## MATERIAL FOR THE TASK
--------------------------------------------------

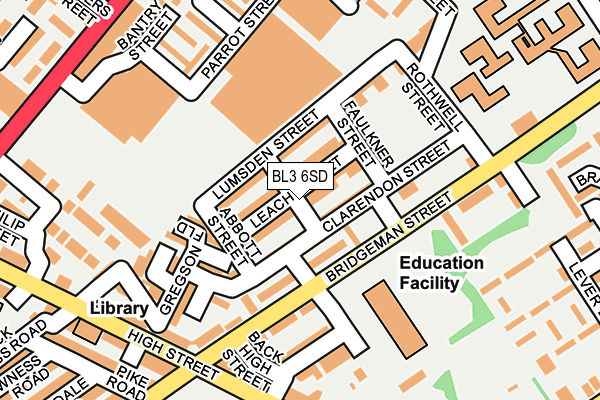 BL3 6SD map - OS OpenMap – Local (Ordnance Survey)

--------------------------------------------------

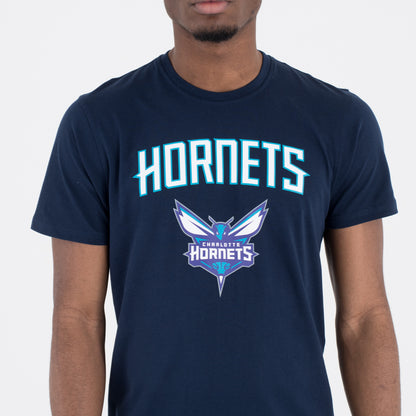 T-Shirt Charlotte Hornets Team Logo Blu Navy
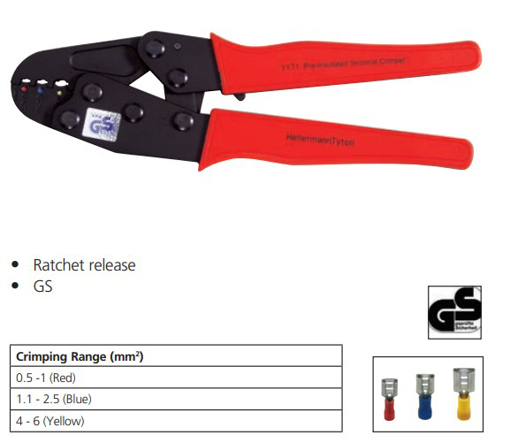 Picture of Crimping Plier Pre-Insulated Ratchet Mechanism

--------------------------------------------------

## EXERCISE OBJECTIVE
From the listing above, repeat only the lines between the line containing "T-Shirt Charlotte Hornets Team Logo Blu Navy" and the line containing "Picture of Crimping", those two included. Pictures are not part of the copy.

## ANSWER
 T-Shirt Charlotte Hornets Team Logo Blu Navy
 Picture of Crimping Plier Pre-Insulated Ratchet Mechanism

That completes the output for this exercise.